A volunteer rescue team based high on the moors above Huddersfield has launched a new appeal for 2016.
Woodhead Mountain Rescue Team wants to raise thousands of pounds to buy more water rescue equipment.
Their usual expertise is in helping walkers on the Pennine moors, but their boats and waterproof suits have proved invaluable over the past two weeks, as volunteers from the Hepworth-based team have been helping save flood victims across the region.
Now they want to do more and have urged people to back them.
The Woodhead volunteers joined teams from across the country providing water rescue support to the victims of flooding in Littleborough, Salford and York whilst also maintaining cover back at home to continue to provide support to their local areas with injured or missing people.
This latest flood support comes less than a month since the team were involved in supporting Lake District teams with flooding in Carlisle and Penrith.
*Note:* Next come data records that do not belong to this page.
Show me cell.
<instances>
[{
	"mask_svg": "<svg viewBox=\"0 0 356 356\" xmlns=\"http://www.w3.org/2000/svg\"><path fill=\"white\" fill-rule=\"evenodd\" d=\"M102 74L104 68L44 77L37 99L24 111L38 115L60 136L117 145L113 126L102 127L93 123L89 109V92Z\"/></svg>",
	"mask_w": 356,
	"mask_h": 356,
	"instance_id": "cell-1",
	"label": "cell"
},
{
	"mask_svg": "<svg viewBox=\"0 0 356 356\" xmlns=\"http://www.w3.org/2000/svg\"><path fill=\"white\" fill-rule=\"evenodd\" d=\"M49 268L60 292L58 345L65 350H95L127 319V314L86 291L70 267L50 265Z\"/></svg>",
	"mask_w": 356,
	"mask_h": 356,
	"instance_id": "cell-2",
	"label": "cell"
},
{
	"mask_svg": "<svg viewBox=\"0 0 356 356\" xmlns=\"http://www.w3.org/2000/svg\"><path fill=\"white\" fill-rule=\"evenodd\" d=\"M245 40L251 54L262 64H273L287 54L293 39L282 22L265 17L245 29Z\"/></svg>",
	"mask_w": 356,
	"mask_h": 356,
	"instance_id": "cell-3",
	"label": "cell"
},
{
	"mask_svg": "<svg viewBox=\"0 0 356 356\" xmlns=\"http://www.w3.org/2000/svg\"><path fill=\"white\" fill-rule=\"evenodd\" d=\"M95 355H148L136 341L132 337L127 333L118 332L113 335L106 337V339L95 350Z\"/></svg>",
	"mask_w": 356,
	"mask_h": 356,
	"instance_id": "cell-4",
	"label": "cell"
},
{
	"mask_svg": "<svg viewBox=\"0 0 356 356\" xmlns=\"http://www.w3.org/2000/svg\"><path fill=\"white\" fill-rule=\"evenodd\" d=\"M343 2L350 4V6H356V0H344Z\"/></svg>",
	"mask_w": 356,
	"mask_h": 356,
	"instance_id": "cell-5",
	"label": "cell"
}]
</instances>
Team chairman Brian Bailey said “Water assets are a relatively small part of Mountain Rescues’ capabilities and one which lots of teams had doubts about for the future as they are expensive with the training for each person costing hundreds of pounds.
“A full kit for each person is around £1,000 and a boat or sled costs around £1,500. However recent events suggest that floods like this will be the norm rather than a once a decade event.
“We are looking at spending an additional £7,000 to increase our water resources, train more volunteers and equip them.
“At the moment this money we don’t have but we are hopeful that with the help of possible grants from local business and organisations along with the continued support from the public we can achieve this sooner rather than later. “
Volunteers from Woodhead’s Water Team were called shortly after 1pm on Boxing Day to Littleborough and Salford when flash floods hit and have spent virtually every day since then helping out in flood-hit communities.
The role of mountain rescue during floods is to ensure the local residents directly affected by flooding are safe and well carrying out welfare checks on people living in flooded houses. The team also helped with the evacuation of a nursing home and help emergency services reach medical emergencies.
In York, the team joined other units in Skeldergate, a main York street which had become up to chest deep in flood water as the River Ouse had burst its banks. The team and their small boat helped several people from their homes who had been trapped inside unable to leave with the rising flood water and no electricity or phones.